Blok danych:
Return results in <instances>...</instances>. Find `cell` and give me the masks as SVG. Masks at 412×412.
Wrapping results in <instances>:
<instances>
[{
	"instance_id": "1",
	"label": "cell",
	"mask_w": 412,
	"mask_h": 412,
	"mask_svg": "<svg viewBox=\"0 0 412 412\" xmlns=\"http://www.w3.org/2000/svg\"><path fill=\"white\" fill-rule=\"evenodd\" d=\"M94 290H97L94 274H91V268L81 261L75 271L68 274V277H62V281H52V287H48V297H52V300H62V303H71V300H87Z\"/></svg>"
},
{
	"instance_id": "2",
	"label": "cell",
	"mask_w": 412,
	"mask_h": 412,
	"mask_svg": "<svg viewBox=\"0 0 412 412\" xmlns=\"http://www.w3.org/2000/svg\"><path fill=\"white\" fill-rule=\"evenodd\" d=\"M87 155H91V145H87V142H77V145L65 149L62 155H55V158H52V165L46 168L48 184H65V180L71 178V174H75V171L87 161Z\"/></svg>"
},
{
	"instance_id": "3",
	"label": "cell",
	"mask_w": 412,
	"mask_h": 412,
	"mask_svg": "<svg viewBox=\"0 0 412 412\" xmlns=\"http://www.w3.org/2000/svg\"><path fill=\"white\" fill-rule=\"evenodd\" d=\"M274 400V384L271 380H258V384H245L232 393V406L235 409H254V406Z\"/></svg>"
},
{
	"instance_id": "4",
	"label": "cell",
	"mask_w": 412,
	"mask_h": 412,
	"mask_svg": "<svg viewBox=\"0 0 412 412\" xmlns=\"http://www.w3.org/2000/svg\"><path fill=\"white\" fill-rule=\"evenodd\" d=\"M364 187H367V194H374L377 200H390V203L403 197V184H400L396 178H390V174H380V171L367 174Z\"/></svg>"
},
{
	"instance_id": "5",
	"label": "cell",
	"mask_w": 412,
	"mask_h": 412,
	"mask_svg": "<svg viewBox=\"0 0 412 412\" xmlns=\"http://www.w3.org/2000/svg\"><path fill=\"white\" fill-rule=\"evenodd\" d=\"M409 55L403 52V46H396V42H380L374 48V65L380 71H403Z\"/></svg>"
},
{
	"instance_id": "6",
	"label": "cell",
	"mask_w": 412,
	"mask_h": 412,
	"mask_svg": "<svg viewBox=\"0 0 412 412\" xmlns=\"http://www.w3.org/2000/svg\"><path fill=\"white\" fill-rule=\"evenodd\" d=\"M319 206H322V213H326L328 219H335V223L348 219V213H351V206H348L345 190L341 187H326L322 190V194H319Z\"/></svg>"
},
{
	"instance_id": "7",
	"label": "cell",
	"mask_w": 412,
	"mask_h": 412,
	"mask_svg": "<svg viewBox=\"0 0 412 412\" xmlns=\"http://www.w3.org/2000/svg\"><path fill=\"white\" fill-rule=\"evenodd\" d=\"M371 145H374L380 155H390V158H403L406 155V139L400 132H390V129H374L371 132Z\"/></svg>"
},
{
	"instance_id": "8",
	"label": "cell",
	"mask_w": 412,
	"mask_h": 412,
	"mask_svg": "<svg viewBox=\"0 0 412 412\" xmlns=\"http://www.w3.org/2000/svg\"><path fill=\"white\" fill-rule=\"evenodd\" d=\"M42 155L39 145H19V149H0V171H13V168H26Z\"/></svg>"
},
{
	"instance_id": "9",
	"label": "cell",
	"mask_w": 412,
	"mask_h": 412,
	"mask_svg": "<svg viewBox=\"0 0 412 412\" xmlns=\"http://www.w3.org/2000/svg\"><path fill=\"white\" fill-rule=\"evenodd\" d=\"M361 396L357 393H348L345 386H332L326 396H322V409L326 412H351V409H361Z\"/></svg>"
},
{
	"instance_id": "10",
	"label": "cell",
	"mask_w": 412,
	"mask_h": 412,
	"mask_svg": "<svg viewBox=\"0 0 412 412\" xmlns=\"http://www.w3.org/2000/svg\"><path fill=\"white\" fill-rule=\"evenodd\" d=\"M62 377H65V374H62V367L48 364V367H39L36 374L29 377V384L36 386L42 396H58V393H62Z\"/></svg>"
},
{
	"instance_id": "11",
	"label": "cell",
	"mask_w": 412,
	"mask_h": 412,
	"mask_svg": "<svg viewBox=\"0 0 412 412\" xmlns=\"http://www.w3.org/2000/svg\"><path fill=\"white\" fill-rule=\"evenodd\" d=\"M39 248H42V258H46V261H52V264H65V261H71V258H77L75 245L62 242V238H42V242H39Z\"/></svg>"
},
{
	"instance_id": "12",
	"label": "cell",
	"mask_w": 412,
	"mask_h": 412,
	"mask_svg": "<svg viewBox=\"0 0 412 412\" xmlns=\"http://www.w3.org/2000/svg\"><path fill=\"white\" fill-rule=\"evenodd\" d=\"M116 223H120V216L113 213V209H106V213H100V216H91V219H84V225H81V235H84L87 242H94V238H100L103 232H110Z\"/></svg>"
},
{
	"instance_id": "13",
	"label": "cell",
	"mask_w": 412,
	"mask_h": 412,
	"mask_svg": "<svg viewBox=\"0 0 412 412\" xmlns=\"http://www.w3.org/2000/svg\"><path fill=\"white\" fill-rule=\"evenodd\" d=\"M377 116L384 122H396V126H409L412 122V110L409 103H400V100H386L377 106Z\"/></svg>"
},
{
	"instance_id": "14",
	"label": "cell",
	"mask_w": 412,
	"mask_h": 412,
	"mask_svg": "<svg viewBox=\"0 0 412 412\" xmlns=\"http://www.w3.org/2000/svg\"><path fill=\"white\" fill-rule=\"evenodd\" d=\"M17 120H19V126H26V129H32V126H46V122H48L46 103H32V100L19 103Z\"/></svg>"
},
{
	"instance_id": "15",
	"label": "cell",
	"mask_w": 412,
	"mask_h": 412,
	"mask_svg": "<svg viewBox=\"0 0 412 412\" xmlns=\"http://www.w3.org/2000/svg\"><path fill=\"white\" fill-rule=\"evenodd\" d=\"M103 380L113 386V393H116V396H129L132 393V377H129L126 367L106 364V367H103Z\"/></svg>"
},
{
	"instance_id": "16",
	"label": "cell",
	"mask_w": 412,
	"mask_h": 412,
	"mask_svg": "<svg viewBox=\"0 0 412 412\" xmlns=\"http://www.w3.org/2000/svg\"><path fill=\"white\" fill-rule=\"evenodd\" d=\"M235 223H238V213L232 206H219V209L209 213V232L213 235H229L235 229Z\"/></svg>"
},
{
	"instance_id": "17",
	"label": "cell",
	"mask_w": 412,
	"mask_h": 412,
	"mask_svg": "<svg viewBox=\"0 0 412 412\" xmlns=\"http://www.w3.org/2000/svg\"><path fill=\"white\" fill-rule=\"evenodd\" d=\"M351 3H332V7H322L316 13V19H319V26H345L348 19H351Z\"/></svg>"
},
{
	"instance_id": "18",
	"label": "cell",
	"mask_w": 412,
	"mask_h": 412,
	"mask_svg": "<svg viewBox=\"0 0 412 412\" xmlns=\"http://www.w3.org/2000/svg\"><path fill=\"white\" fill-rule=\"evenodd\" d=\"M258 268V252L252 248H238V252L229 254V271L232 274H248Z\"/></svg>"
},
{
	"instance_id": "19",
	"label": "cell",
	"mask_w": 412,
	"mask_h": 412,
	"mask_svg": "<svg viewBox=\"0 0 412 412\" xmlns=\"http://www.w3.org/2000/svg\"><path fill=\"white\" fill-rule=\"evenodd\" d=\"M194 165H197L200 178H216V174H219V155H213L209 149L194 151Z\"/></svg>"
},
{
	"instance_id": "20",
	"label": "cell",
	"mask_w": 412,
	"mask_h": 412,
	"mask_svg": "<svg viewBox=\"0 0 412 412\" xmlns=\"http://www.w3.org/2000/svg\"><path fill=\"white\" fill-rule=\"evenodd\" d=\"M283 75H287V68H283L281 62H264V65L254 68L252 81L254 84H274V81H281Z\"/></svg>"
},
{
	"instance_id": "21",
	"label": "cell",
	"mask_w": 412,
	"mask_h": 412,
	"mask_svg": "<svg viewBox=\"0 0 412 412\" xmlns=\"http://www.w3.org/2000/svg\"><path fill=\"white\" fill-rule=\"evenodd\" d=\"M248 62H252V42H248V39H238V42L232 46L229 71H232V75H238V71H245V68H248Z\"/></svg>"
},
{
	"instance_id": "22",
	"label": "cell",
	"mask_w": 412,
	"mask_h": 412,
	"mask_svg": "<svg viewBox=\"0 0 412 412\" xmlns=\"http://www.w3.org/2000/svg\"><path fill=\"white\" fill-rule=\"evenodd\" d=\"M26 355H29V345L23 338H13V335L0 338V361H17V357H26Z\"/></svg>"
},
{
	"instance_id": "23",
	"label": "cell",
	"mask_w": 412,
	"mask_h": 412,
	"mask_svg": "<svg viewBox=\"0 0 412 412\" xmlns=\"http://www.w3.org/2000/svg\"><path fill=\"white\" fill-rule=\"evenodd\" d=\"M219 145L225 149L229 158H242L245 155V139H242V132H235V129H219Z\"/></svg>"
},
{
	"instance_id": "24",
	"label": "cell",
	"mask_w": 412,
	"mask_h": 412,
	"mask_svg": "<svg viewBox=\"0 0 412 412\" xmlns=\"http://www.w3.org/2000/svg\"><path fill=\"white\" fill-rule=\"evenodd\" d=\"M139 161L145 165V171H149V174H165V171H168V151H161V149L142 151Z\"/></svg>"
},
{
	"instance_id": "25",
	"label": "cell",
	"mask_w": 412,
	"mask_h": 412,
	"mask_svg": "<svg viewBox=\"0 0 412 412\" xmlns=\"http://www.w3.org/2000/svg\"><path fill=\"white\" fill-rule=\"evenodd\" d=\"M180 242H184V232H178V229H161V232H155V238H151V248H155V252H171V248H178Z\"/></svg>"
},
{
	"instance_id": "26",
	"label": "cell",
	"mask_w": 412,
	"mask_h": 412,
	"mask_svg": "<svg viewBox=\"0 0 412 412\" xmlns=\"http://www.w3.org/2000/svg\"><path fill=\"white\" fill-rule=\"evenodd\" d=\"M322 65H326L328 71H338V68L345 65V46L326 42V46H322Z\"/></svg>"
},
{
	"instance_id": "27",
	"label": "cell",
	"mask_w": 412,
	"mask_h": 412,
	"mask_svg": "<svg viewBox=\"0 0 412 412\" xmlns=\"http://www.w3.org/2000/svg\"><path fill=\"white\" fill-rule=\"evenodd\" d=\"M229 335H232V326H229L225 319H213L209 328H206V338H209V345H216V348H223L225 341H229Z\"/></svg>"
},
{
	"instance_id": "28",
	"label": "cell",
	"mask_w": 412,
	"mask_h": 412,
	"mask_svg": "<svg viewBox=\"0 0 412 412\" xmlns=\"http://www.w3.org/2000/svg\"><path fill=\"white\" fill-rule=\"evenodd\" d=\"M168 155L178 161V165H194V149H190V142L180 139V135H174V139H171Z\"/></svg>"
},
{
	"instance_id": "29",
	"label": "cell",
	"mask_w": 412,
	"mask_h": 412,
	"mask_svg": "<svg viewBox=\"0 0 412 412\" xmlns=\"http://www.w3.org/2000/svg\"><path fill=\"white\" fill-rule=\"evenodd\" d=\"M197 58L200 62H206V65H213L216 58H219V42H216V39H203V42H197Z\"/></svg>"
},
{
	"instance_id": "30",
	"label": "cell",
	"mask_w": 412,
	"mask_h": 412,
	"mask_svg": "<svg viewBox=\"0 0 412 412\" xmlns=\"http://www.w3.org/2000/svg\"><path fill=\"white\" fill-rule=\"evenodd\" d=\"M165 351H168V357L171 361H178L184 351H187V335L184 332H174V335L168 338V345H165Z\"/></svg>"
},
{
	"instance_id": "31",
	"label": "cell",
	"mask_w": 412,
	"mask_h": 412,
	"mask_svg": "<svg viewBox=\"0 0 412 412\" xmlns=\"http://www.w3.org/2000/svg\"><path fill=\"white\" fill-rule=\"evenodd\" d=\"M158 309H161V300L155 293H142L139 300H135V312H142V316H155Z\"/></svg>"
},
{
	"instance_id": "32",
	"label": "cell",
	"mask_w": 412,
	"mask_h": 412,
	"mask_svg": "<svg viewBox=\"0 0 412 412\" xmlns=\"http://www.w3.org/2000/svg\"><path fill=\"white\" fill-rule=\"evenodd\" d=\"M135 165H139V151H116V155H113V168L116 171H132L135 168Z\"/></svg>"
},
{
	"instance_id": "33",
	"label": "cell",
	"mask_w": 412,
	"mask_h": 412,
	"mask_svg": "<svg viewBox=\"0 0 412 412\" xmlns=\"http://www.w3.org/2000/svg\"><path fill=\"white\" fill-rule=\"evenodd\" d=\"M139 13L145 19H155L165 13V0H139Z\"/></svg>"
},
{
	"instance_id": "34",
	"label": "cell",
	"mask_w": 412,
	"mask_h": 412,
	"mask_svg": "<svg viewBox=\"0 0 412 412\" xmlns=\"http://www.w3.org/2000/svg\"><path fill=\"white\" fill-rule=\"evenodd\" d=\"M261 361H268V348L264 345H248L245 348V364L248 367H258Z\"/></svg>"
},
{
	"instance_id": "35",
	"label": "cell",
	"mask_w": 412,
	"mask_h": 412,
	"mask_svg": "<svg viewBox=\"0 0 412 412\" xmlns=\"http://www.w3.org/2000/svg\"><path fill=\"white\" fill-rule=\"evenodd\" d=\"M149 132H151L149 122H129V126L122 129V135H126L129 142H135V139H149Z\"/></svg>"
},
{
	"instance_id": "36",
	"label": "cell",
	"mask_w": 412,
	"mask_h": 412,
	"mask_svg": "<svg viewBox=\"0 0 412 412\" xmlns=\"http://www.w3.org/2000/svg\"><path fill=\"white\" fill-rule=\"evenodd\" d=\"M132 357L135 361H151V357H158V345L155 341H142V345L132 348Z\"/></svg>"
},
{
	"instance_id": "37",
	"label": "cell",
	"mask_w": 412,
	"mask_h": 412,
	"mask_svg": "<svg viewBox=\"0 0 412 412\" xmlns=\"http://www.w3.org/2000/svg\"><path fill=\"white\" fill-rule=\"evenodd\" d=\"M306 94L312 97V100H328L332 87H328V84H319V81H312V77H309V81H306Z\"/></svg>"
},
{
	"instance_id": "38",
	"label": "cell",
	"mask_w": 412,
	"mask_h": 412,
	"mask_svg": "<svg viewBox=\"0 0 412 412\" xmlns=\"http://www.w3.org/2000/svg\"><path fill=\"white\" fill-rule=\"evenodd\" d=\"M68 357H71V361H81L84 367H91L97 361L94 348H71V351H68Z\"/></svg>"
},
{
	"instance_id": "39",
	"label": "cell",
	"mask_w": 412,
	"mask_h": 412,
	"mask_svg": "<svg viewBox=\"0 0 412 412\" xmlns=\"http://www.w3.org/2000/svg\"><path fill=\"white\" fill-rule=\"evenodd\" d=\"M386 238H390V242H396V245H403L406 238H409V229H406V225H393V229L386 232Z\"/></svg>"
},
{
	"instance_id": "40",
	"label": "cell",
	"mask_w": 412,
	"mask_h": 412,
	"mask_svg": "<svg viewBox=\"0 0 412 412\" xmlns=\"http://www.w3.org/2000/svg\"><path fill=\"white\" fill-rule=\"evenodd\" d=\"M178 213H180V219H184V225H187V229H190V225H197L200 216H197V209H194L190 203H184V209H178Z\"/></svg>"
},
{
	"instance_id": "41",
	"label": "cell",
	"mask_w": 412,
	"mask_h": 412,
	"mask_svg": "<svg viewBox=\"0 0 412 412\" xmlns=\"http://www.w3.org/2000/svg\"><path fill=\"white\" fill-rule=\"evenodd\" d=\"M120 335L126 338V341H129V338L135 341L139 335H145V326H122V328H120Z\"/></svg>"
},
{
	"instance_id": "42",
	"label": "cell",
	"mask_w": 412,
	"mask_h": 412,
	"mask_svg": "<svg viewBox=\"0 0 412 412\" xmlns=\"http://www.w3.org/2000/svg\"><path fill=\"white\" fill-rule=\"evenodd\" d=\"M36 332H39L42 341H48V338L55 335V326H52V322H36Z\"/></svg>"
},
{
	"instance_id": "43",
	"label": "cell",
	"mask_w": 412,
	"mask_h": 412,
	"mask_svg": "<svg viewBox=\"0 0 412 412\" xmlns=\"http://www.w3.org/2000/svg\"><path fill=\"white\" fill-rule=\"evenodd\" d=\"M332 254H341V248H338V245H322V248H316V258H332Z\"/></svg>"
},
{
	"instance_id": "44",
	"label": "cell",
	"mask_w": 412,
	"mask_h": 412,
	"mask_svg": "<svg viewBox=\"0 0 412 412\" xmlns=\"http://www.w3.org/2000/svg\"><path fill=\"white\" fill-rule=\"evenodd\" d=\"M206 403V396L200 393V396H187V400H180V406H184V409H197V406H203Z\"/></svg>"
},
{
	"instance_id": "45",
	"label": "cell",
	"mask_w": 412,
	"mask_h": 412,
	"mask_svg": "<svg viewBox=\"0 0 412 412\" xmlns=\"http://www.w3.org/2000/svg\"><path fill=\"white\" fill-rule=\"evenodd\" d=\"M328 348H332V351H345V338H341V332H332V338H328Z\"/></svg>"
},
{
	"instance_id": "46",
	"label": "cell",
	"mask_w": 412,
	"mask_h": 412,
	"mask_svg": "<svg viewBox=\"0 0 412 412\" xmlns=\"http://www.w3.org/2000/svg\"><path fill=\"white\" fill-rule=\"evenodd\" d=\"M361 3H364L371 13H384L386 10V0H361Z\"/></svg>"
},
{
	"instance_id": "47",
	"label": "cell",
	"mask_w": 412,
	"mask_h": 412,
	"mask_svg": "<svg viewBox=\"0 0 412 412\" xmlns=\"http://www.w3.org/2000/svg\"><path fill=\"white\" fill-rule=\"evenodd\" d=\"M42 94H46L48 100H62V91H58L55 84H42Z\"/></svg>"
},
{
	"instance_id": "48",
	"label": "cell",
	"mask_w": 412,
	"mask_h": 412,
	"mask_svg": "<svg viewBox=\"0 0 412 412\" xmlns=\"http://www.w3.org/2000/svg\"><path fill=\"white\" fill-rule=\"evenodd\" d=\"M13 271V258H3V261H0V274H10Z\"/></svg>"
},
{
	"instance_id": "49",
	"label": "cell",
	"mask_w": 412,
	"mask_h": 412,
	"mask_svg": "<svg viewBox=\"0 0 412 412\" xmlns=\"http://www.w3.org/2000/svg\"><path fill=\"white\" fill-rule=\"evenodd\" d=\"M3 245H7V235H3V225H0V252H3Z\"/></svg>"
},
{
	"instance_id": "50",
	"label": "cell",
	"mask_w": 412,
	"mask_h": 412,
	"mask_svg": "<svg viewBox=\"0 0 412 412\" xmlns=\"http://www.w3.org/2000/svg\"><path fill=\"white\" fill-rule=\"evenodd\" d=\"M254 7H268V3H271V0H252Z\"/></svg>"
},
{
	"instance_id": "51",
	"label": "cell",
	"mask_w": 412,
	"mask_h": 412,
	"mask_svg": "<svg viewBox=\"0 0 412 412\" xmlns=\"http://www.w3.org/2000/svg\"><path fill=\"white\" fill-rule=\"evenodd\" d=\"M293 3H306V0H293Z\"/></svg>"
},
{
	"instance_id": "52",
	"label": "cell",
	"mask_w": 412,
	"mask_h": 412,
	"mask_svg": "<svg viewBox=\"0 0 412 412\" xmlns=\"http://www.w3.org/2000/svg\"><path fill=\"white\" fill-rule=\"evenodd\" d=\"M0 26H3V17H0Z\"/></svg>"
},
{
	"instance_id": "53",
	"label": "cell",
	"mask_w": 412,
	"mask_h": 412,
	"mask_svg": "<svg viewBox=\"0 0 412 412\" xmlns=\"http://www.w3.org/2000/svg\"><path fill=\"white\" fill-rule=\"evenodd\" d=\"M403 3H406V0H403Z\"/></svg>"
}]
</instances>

==

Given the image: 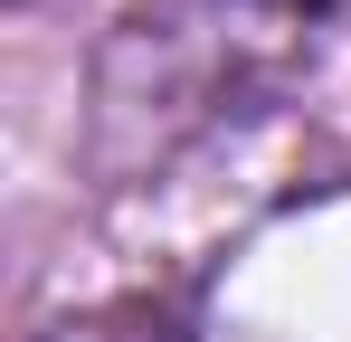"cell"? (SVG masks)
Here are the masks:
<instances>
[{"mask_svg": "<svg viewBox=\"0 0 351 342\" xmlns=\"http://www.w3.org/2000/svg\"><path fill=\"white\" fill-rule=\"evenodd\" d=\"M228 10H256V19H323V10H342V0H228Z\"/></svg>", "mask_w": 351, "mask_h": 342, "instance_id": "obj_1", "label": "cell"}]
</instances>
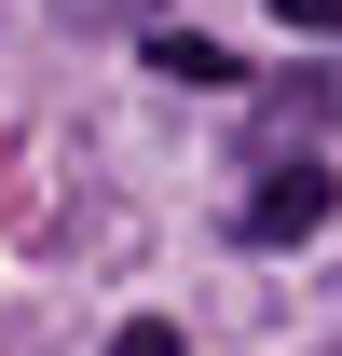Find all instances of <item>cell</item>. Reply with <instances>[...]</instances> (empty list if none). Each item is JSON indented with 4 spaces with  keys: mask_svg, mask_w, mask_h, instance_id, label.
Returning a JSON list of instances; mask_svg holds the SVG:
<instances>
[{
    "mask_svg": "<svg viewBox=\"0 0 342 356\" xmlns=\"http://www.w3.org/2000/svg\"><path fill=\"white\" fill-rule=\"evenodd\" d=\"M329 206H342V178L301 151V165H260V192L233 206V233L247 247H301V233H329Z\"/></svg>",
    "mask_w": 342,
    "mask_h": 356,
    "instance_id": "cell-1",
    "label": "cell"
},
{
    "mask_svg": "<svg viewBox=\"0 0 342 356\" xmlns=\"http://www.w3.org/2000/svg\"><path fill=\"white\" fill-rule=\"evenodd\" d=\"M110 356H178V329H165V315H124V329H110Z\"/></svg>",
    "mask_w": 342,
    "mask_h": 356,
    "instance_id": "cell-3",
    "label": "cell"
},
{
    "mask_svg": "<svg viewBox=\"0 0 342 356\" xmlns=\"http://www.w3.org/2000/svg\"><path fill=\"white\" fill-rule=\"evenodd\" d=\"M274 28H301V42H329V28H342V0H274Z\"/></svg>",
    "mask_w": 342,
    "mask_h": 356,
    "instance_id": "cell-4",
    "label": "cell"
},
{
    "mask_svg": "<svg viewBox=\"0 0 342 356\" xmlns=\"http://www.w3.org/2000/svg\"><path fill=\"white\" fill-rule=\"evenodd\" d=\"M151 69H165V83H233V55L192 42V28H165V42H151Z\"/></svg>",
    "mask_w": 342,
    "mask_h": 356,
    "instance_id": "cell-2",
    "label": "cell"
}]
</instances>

...

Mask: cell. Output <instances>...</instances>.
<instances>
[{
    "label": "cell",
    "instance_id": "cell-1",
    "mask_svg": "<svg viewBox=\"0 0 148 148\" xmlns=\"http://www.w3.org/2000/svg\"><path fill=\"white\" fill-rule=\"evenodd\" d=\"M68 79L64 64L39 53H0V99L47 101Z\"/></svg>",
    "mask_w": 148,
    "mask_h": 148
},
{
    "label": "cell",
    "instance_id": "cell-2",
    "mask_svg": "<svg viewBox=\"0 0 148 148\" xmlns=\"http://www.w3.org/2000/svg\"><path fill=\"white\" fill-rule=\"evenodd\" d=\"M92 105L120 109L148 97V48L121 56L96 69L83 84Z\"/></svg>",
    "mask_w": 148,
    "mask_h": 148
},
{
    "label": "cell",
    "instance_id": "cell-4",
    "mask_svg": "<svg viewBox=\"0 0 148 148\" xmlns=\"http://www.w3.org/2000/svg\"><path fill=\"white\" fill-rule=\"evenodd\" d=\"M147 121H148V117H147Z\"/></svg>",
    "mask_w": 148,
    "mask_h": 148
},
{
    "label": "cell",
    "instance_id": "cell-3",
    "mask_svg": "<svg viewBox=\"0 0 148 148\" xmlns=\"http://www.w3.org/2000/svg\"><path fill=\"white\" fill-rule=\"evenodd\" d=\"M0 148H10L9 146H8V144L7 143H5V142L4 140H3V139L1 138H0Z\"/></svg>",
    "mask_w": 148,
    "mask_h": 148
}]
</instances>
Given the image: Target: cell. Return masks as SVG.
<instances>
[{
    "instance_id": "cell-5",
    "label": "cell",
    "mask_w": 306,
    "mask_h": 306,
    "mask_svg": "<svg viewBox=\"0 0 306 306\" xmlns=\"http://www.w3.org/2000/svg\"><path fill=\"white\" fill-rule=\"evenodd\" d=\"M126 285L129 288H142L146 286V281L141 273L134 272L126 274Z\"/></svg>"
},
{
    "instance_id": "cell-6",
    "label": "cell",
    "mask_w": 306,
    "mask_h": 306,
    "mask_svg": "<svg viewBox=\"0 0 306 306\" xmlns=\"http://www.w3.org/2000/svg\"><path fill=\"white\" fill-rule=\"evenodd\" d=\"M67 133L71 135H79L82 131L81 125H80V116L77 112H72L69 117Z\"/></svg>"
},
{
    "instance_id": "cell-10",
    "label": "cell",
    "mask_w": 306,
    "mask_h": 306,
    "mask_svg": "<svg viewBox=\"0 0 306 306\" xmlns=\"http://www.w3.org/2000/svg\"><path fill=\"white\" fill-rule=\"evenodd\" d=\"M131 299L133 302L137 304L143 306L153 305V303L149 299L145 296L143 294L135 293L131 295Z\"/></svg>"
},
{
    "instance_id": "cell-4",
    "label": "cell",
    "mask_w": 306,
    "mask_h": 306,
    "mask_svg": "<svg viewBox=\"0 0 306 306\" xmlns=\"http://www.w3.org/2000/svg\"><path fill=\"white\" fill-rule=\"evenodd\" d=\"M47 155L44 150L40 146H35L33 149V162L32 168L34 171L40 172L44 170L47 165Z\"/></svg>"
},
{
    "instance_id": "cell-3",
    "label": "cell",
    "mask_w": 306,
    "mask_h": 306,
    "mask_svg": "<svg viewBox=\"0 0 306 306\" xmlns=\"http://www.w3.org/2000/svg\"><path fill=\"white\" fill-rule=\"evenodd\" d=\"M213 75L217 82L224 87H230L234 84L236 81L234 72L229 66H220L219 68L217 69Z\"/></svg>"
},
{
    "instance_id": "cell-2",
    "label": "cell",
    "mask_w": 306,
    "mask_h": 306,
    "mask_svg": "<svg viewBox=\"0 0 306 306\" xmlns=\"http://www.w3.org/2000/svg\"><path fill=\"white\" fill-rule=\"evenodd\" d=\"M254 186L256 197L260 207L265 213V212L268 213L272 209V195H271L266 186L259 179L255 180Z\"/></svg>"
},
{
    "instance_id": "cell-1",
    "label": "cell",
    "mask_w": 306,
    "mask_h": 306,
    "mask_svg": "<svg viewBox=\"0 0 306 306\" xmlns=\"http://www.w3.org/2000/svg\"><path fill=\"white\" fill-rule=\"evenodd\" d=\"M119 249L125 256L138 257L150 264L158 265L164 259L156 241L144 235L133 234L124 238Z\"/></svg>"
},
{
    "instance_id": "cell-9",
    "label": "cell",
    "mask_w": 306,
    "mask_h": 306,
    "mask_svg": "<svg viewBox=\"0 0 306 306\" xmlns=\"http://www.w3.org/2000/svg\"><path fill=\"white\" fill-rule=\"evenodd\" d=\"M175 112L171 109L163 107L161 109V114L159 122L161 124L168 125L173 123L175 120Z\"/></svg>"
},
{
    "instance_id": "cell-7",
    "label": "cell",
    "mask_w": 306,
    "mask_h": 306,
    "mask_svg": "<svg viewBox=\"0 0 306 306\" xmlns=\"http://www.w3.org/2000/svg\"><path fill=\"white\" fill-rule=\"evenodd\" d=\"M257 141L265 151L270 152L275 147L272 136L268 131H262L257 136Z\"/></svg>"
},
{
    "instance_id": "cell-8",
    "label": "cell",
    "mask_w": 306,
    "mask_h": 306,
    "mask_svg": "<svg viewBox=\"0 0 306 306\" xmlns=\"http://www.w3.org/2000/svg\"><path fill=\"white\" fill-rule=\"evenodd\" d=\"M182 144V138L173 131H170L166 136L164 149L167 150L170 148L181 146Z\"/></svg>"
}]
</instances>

▶ TREŚĆ ZADANIA: Proszę pokazać wszystkie wiersze powyższych danych, w których występuje słowo „results”, przepisując każdy z nich w całości.

▶ WYNIK ZADANIA:
Return results in <instances>...</instances>. Find `cell` and give me the masks as SVG. Masks at 412×412.
Wrapping results in <instances>:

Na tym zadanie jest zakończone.